→ **GIVEN REQUEST**: Copy the lines beginning with the one that has "What is the span" and ending after the one that has "4. the point at 699,186", replacing "concrete block" with "cinder block" and leaving everything else unchanged.

→ **STORED DATA**:

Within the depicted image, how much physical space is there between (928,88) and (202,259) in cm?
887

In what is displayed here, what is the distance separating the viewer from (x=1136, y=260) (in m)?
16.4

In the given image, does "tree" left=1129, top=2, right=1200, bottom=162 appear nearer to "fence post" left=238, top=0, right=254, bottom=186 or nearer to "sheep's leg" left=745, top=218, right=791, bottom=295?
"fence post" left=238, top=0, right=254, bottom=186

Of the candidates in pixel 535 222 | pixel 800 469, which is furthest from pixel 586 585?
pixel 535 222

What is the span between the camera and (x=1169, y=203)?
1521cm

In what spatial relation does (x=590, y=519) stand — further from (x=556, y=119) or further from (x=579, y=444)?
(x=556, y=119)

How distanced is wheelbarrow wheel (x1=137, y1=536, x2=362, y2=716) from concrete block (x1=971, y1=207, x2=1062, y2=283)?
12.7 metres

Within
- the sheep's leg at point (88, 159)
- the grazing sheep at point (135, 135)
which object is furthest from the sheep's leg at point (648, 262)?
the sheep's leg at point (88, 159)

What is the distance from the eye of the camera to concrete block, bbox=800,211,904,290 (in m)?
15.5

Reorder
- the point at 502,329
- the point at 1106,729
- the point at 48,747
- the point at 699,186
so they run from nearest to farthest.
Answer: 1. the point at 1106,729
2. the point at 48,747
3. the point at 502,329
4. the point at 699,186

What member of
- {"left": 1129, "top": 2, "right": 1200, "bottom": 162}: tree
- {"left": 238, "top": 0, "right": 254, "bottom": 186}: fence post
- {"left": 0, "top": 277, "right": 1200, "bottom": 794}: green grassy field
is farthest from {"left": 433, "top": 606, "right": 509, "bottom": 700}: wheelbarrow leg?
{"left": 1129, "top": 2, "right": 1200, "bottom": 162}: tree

--

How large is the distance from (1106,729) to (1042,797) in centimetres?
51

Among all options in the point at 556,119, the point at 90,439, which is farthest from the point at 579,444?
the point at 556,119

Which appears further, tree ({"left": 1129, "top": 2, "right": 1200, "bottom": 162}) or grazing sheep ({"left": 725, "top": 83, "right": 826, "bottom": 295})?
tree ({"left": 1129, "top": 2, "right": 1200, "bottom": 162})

--

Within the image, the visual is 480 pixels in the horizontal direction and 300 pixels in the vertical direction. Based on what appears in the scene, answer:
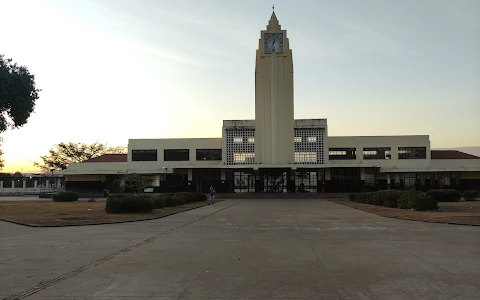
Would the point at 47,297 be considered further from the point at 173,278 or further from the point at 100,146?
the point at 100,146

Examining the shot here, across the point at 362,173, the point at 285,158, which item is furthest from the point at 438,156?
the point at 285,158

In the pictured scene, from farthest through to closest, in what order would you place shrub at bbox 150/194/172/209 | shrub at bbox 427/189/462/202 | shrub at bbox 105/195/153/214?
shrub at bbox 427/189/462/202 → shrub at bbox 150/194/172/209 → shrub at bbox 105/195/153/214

→ **RESULT BELOW**:
What is the span between the camera and (x=1169, y=203)?
1521cm

In what spatial relation does (x=590, y=519) stand — further from (x=556, y=119) or further from (x=579, y=444)?
(x=556, y=119)

How distanced is wheelbarrow wheel (x1=137, y1=536, x2=362, y2=716) from cinder block (x1=971, y1=207, x2=1062, y2=283)?
12.7 metres

Within
- the sheep's leg at point (88, 159)
- the grazing sheep at point (135, 135)
which object is furthest from the sheep's leg at point (648, 262)?
the sheep's leg at point (88, 159)

What is the distance from the eye of the camera to cinder block, bbox=800,211,904,290 (in m)?
15.5

Reorder
- the point at 502,329
- the point at 1106,729
- the point at 48,747
- the point at 699,186
so they run from nearest to farthest.
Answer: 1. the point at 1106,729
2. the point at 48,747
3. the point at 502,329
4. the point at 699,186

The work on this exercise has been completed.